Missing, Presumed

‘Shall we sit together this time? Would you mind?’ he says.

And she smiles. He has forgiven her and she is taken up with the sensation of his proximity – a new feeling, a new smell – and interested in where it might take them.

The boy in the film is called Ingemar. His mother is dying and he keeps saying, ‘It could have been worse,’ which reminds her of Fly. She feels her phone vibrate and opens it up to see a text from him, containing a photograph of strawberry laces and the words: One of my five-a-day.

The cinema screen flickers black and white, colours and daylight. Words are said but she has lost track. His large hand is on the armrest between the two of them and she takes it in hers. Something receptive in her, like a flower opening, sad and vulnerable. He looks at her, then clasps her hand in return, and they both lean in and put their temples together. Her body is shaking on the inside and the vast cinema screen surrounds her with its flickering, meaningless images. She closes her eyes. His hands are big and enclosing, rough on the thumb pads. Foreign hands, new to the touch. He makes tiny stroking movements with his thumb and she can feel the aftershock between her legs. She senses the movement in the air when he blinks. He is seeking out her lips now, soft and dry, very gentle on hers, and her stomach flips over itself. She is dissolving into the dark. Alan the systems analyst, with voluminous corduroys and trainers like ocean liners. Who knew? Something unspoken, like a scent, makes her being reach towards him, and she is ardent, as if all the feelings are hers, far more than his, and she fills up all the more for it being so.

When the lights go up, their heads are still together, though her neck is hurting now and their hands have grown clammy.

‘Coffee?’ he says, and she nods.

They walk up the cinema stairs to the art deco café, as before. The same table but this time, when he walks towards her carrying their drinks – she’s having mint tea to freshen her breath – she notices his elegant hands.

He loops his maroon scarf over the back of the chair, saying, ‘I loved the stuff about the dog sent into orbit by the Russians. Think of him and nothing is that bad in comparison.’

Oh, she thinks, you were concentrating.

She takes a sip of tea.

He leans forward. ‘What now, Sergeant?’ he says with an ironic expression, and it’s as if he’s saying, Wither the rest of our lives?

‘What now indeed,’ she says.

They sip their drinks, each with both hands around their cups and elbows on the table, and she wonders, did anything happen in there?
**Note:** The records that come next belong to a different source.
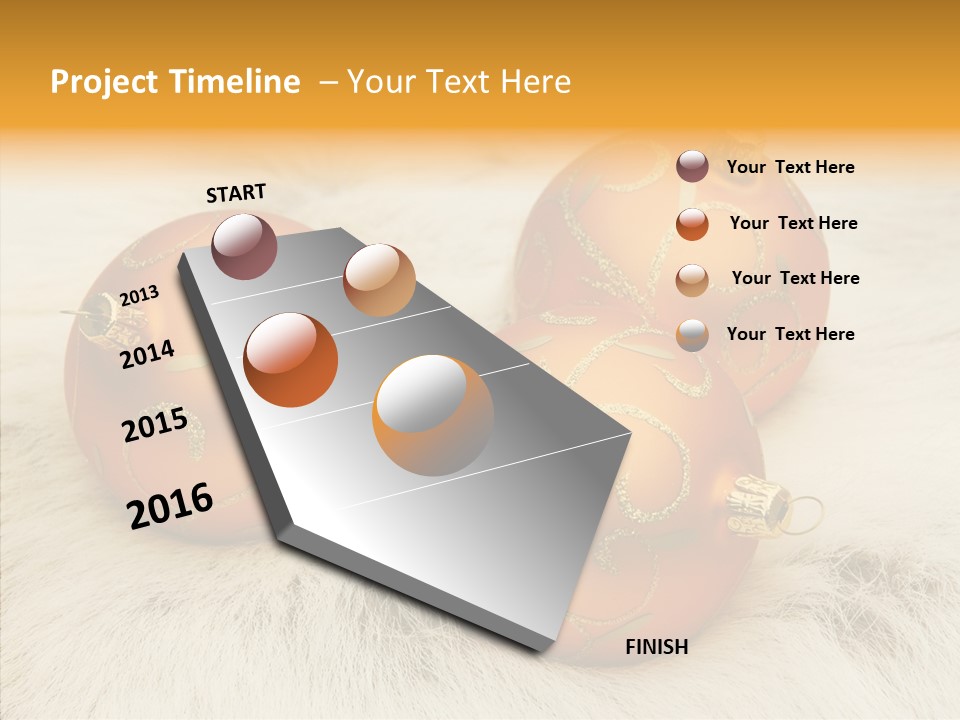 Project Timeline – Your Text Here

START

2013

2014

2015

2016

FINISH

Your Text Here

Your Text Here

Your Text Here

Your Text Here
Or did I imagine it all?



They lie in her bed. His arm is under her n eck and she is holding the weight of his forearm at the wrist. Bouncing it occasionally.

‘I think you should know,’ she says, looking at the ceiling, ‘that my basic position on life is that it’s shit.’

‘Oh, I’m with you. I only stick around for the food and, frankly, that’s often crap as well.’

She laughs. Bounces his wrist in her hand. ‘It’s like, take Christmas,’ she says.

‘Brilliant dinner, awful day.’

She laughs again.

‘I think part of the appeal is that slight out-of-reach quality,’ he says.

‘You mean: “Oooh, I’m almost having a good time … Oh no, I’m not.”’

‘Yes, that’s it. Well, no, it’s more: “I’m going to enjoy it, I’m going to enjoy it, I’m going to enjoy it … Oh no, it’s rubbish again.”’

‘It’s expectation,’ she says. ‘That’s what kills off enjoyment. Holidays are stressful for the same reason.’

After a time, he says, ‘The dog. I’ve got to go back for Nana – let her out.’

Her insides tighten with the disappointment, but then he says, ‘Come with me?’



She opens one eye into the grainy morning light, forgetful for one moment, then sees his crumpled form next to her, burrowed down into the pillow. Blissful January! The cold swirling the room, but oh it is warm in the bed and we are two. We are two. She kisses his bare shoulder, smelling his skin, malty and male, like sourdough. Alien male! This is what she needs: a person who is other.

She rolls onto her back and closes her eyes. She feels his weight upon her, his lips soft and dry, his over-sweet breath which he is trying to disguise by keeping his mouth shut, his erection against her leg.

‘Well, hello,’ she says, laughing.

‘Hello,’ he mumbles, as if she shouldn’t make a joke of it.

His voice is gravelly, his eyes closed like a little rodent, bruised and nocturnal, so she wonders if he’s still asleep and wanting her out of his unconscious self, his sleepy, atavistic morning maleness. Oh joy. Hello, you.